Redacción Animal Político · 7 de junio de 2026
En medio de un ambiente de acusaciones y señalamientos, el presidente de Estados Unidos, Donald Trump, publicó un video generado mediante inteligencia artificial (IA) en el que aparece junto a su homóloga mexicana, Claudia Sheinbaum.
El video, difundido a través de Truth Social, la red social del republicano, muestra una secuencia de imágenes que simulan un viaje del mandatario estadounidense por distintas regiones del mundo, incluyendo Italia, China, India, Medio Oriente y hasta el espacio exterior.
En el fragmento correspondiente a México, la animación ubica a Trump junto a Sheinbaum, quien aparece con su banda presidencial y un vestido blanco similar al que utilizó en su toma de protesta en octubre de 2024, mientras los dos comen tacos.

La pista musical que acompaña al video repite la frase “A donde quiera que vaya, aman a Donald Trump”, adaptando la letra en la sección sobre México para indicar que en este país también “adoran” al político estadounidense.
Hasta el momento, ni la Oficina de la Presidencia de la República ni la Secretaría de Relaciones Exteriores (SRE) de México han emitido un pronunciamiento oficial respecto al uso de la imagen de la mandataria federal en este clip.
El uso de herramientas de inteligencia artificial para la creación de contenidos ha sido una constante en las estrategias de comunicación digital de Donald Trump, pues el mandatario republicano ha recurrido en varias ocasiones a estas tecnologías para difundir mensajes relacionados con sus contrapartes internacionales.
La publicación de este video ocurre en un contexto de crecientes fricciones bilaterales. Donald Trump ha presionado al gobierno de Claudia Sheinbaum para que intensifique de manera drástica las acciones de seguridad destinadas a contener los flujos migratorios y desmantelar a los cárteles del narcotráfico. Bajo el argumento de combatir el tráfico de fentanilo, funcionarios de Washington han insistido en que México debe modificar su estrategia contra el crimen organizado.

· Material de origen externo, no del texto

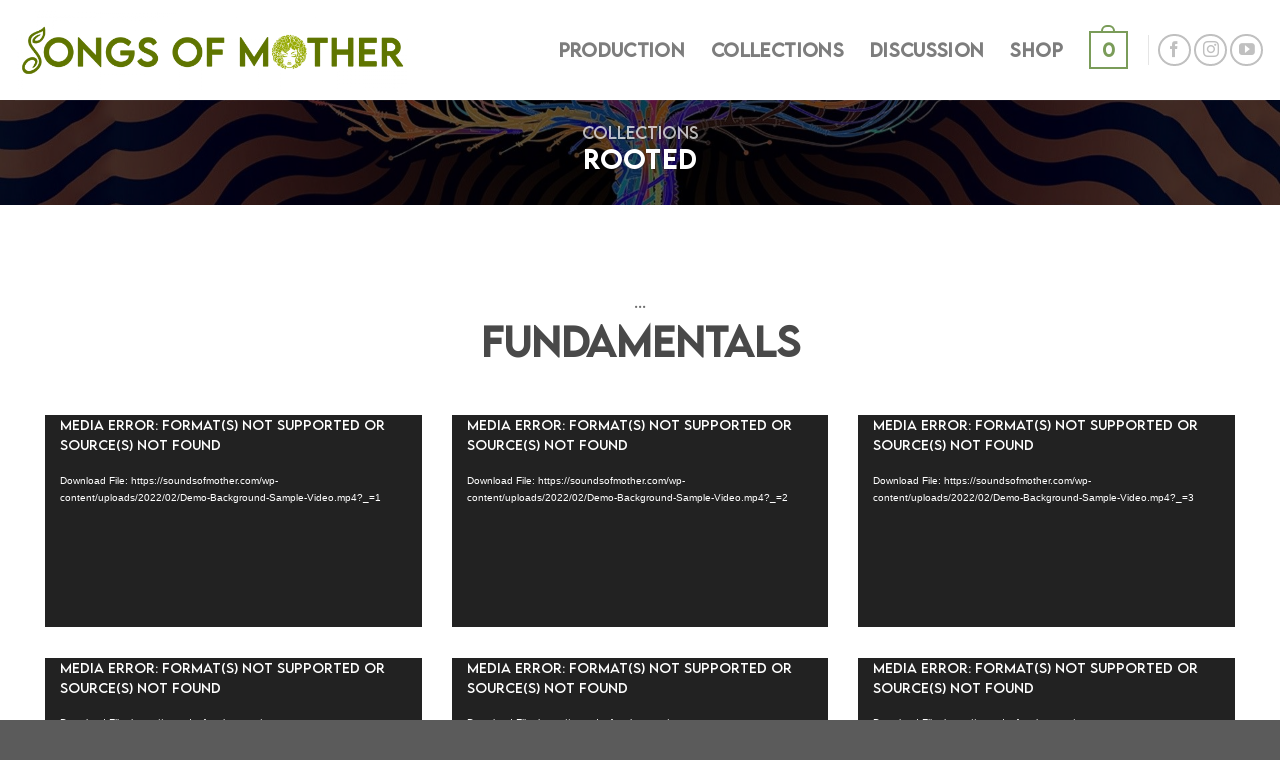

--- FILE ---
content_type: text/css
request_url: https://songsofmother.com/wp-content/uploads/useanyfont/uaf.css?ver=1764343663
body_size: 694
content:
				@font-face {
					font-family: 'lemon-milk';
					src: url('/wp-content/uploads/useanyfont/8778LEMON-MILK.woff2') format('woff2'),
						url('/wp-content/uploads/useanyfont/8778LEMON-MILK.woff') format('woff');
					  font-display: auto;
				}

				.lemon-milk{font-family: 'lemon-milk' !important;}

						h1, h2, h3, h4, h5, h6, .entry-title, body.single-post .entry-title, body.page .entry-title, body.category .entry-title, .widget-title, body, p, blockquote, li, a, strong, b, em, .menu-main-menu-container li a, .menu-main-menu-container li span, #menu-main-menu li a, #menu-main-menu li span, .menu-mobile-menu-container li a, .menu-mobile-menu-container li span, #menu-mobile-menu li a, #menu-mobile-menu li span{
					font-family: 'lemon-milk' !important;
				}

Ante esta coyuntura, la postura oficial del gobierno de México ha buscado separar la figura del presidente de Estados Unidos de los sectores más radicales de ese país. El pasado 1 de junio, la presidenta Claudia Sheinbaum señaló que los cuestionamientos recientes y la presión legal ejercida desde oficinas estadounidenses —como las filtraciones y acusaciones contra políticos mexicanos— provienen de grupos de la “ultraderecha” norteamericana en complicidad con la oposición local.
Durante su conferencia matutina, Sheinbaum descartó que el mandatario estadounidense sea el promotor principal de estos señalamientos: “Les confieso que yo no creo que sea el presidente Trump quien ha encabezado esta ofensiva en distintos temas. No lo creo”, afirmó, tras sostener que su administración busca mantener una relación de respeto y cooperación sin subordinación.
Por su parte, el expresidente Andrés Manuel López Obrador respaldó públicamente a la mandataria el 3 de junio a través de una carta abierta en la que calificó las acciones y filtraciones de las agencias de Washington como una estrategia intervencionista destinada a debilitar a Morena de cara a los próximos comicios en Estados Unidos.
En su mensaje, el exmandatario atribuyó el endurecimiento de las posturas norteamericanas a los “falsos amigos y consejeros internos” que rodean al republicano, manifestando su deseo de que el político estadounidense rectifique su actitud y retome el estilo de gobierno que mantuvo durante su primer mandato. “Por el bien de todos, que regrese el otro Trump”, concluyó López Obrador en su misiva.

Apenas el pasado 4 de junio, la presidenta Sheinbaum agradeció formalmente el mensaje de apoyo de Andrés Manuel. Durante su conferencia de prensa, la mandataria afirmó que la postura del expresidente representaba un “cierre de filas” en defensa de la soberanía nacional y aseguró sentirse “muy tranquila” frente al escenario de presiones políticas provenientes del exterior.